Я еле волочу ноги — впереди меня ждет смерть. Я останавливаюсь и почти кричу:
— Но он убьет нас! Может, пойти к Полевому?..
— Полевой нас не спасет — нет у него такой власти, — тихо говорит Покатило. — Мы только и его утопим с собой. А он очень нужен… Если нас убьют — отряд мало потеряет. Смерть Богомаза оборвала связь с Могилевом, прервала работу поважней наших засад и взрывов на железной дороге. Эта смерть ослепила отряд. Бывают, бывают незаменимые люди!.. Но отряд живет, должен жить. Не убивать же нам командира! Ему своя воля закон. Какой ни есть, а командир! Москва его сюда послала — только Москва и снять может. Я все понимаю, но против дисциплины, против долга не пойду, не стану командиру ножку подставлять. Я кадровик. Мне моя воинская честь дорога. Пусть расстреливает! — Сашко пугает меня своим взглядом. Таким светом горели, наверное, глаза раскольников, когда во имя слепой веры шли они на костер! — Совесть моя, Витя, спокойна. Я не поднимаю на него руку не потому, что боюсь его, боюсь за себя — я боюсь за наше дело, боюсь ослабить нашу силу, помочь врагу. Самсонова я ненавижу, презираю, но он — командир, и я должен подчиняться ему. На том стоим, на том все держится… Не нам поправлять командира, пусть поправляет его высшее начальство. Что получится, если каждый пойдет против командира, против закона? Не нам с гобой законы менять.

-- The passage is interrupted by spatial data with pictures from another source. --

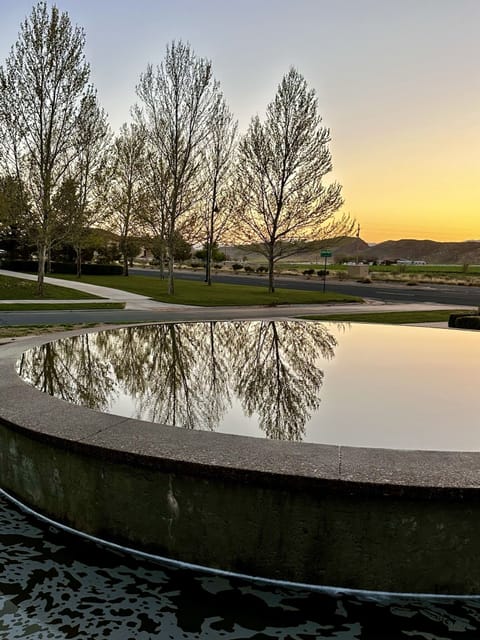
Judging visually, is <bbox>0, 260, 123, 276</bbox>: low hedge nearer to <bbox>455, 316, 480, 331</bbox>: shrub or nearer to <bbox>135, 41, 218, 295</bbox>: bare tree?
<bbox>135, 41, 218, 295</bbox>: bare tree

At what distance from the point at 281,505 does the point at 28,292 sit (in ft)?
79.8

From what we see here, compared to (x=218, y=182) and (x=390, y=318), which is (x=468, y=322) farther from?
(x=218, y=182)

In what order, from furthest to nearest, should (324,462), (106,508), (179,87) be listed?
(179,87) → (106,508) → (324,462)

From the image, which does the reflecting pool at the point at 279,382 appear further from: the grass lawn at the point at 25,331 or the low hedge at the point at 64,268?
the low hedge at the point at 64,268

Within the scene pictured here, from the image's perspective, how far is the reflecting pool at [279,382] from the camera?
4.44 m

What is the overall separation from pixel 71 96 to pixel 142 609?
23.5 meters

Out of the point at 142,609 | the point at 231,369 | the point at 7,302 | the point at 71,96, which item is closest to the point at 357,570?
the point at 142,609

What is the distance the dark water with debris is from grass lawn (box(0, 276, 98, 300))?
72.8 feet

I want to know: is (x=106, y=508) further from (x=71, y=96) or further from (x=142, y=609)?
(x=71, y=96)

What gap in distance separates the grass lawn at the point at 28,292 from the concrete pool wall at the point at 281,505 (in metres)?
21.8

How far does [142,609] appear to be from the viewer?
9.06ft

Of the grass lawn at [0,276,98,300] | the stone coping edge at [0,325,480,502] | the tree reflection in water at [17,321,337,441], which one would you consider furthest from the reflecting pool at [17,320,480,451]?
the grass lawn at [0,276,98,300]

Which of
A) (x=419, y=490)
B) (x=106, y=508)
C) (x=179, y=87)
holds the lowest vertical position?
(x=106, y=508)

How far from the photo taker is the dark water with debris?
2.60 m
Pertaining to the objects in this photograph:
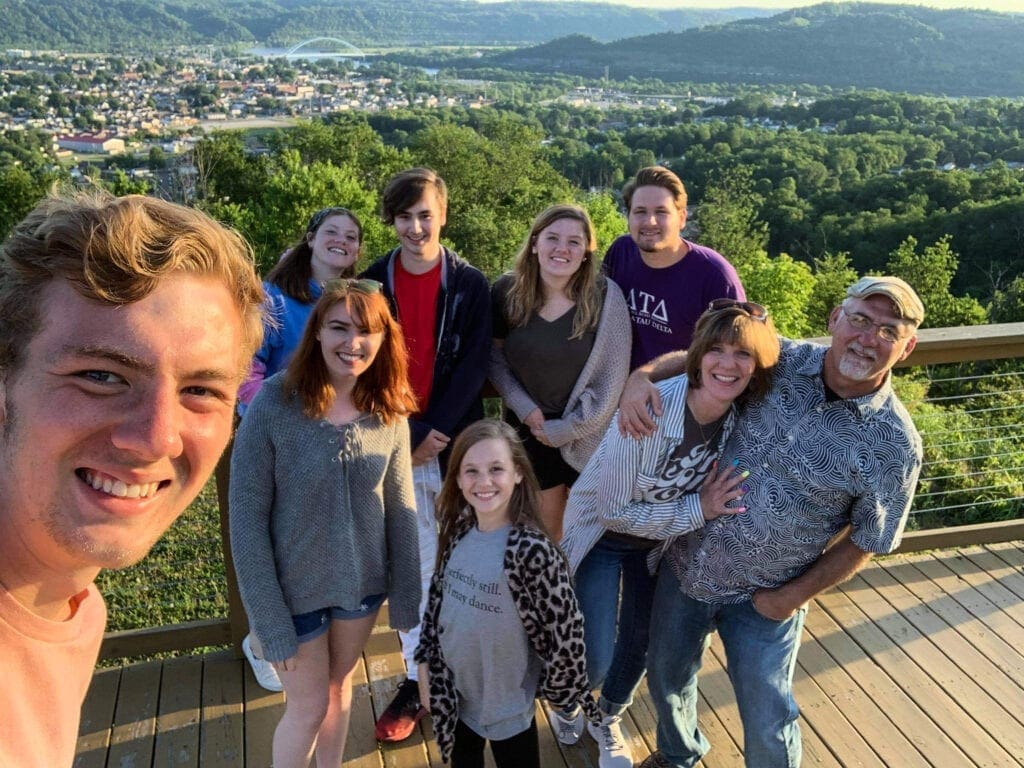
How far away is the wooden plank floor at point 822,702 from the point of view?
2521mm

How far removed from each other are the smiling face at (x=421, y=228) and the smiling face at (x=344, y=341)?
59 centimetres

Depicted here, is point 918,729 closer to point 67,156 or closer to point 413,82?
point 67,156

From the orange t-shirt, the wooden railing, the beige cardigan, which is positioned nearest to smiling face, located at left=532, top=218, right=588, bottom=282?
Answer: the beige cardigan

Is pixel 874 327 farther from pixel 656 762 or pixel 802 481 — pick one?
pixel 656 762

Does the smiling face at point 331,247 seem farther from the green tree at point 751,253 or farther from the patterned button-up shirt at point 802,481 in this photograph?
the green tree at point 751,253

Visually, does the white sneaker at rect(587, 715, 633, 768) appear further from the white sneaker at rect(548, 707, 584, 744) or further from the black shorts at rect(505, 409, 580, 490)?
the black shorts at rect(505, 409, 580, 490)

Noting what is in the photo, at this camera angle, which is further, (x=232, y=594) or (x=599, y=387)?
(x=232, y=594)

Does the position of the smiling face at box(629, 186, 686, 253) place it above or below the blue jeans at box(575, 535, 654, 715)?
above

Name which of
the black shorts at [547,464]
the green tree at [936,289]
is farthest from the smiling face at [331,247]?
the green tree at [936,289]

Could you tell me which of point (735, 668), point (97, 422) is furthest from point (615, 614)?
point (97, 422)

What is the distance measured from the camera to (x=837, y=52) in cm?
10538

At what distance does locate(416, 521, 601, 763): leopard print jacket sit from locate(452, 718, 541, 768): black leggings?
0.04 meters

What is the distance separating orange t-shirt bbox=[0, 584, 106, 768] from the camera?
2.90ft

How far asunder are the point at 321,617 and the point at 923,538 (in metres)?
2.74
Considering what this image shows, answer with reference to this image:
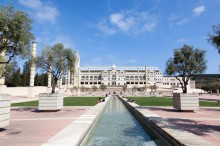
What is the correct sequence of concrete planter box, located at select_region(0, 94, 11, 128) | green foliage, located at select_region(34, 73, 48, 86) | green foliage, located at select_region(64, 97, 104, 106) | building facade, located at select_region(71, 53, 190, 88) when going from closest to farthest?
concrete planter box, located at select_region(0, 94, 11, 128)
green foliage, located at select_region(64, 97, 104, 106)
green foliage, located at select_region(34, 73, 48, 86)
building facade, located at select_region(71, 53, 190, 88)

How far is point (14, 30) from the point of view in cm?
1093

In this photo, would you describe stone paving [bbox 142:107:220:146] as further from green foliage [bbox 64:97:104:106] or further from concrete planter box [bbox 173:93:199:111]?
green foliage [bbox 64:97:104:106]

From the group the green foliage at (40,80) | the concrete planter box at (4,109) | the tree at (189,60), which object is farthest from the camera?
the green foliage at (40,80)

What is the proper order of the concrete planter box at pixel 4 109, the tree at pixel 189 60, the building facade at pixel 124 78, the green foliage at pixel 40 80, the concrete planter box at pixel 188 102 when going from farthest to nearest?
the building facade at pixel 124 78
the green foliage at pixel 40 80
the tree at pixel 189 60
the concrete planter box at pixel 188 102
the concrete planter box at pixel 4 109

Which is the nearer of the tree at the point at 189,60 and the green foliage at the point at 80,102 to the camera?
the tree at the point at 189,60

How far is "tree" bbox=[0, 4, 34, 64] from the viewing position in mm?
10820

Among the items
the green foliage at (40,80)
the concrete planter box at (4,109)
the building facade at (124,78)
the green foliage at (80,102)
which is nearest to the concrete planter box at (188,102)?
the green foliage at (80,102)

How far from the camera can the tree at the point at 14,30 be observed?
35.5 ft

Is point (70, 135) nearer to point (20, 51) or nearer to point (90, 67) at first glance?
point (20, 51)

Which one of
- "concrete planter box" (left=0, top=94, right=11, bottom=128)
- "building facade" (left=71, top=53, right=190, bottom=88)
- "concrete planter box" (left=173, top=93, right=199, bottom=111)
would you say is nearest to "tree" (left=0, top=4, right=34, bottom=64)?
"concrete planter box" (left=0, top=94, right=11, bottom=128)

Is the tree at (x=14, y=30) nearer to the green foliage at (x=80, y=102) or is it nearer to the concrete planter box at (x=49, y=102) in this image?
A: the concrete planter box at (x=49, y=102)

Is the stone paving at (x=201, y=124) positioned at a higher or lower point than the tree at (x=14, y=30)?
lower

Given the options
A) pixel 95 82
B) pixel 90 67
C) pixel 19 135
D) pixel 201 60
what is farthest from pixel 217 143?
pixel 90 67

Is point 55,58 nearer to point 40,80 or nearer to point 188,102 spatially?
point 188,102
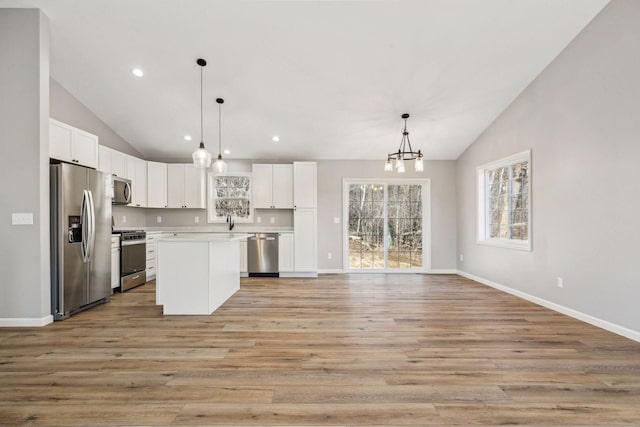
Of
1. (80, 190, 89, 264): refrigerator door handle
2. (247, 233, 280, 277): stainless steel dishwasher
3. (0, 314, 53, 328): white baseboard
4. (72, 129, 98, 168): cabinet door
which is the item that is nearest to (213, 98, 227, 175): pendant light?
(80, 190, 89, 264): refrigerator door handle

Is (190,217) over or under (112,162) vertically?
under

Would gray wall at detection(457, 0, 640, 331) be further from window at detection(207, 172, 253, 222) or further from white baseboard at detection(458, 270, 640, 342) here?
window at detection(207, 172, 253, 222)

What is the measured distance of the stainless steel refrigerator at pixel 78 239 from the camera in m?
3.14

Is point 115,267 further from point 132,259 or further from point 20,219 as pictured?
point 20,219

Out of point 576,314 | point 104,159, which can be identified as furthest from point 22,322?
point 576,314

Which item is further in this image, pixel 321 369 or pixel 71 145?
pixel 71 145

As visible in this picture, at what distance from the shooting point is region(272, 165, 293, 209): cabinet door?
19.2 feet

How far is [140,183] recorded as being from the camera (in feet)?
17.8

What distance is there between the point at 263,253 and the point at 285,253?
0.44 m

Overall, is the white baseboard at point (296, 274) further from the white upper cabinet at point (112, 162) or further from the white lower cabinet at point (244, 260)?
the white upper cabinet at point (112, 162)

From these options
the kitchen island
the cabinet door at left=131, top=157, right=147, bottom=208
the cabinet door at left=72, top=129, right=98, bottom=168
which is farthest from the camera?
the cabinet door at left=131, top=157, right=147, bottom=208

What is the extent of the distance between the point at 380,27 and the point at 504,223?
361 centimetres

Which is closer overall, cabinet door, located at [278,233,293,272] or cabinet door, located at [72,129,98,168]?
cabinet door, located at [72,129,98,168]

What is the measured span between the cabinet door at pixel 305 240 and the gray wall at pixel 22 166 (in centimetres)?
361
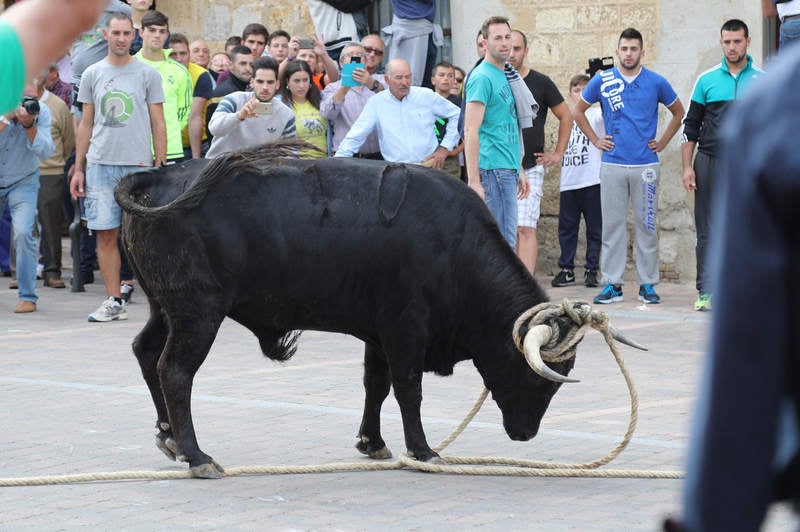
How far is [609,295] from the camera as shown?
12.4 m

Эти слова; произнесенные с непоколебимым убеждением, с какой-то отстоявшейся горечью, потрясли меня. Они показались мне благородными, смелыми, честными, и все же я почувствовал в них глубокую неправду, трагический пафос ложно, рабски понятого долга. Преданность долгу — прекрасная вещь, но она не требует и не оправдывает выполнения преступных приказов. До конца подчиняться долгу во имя добра, и никогда — во имя зла…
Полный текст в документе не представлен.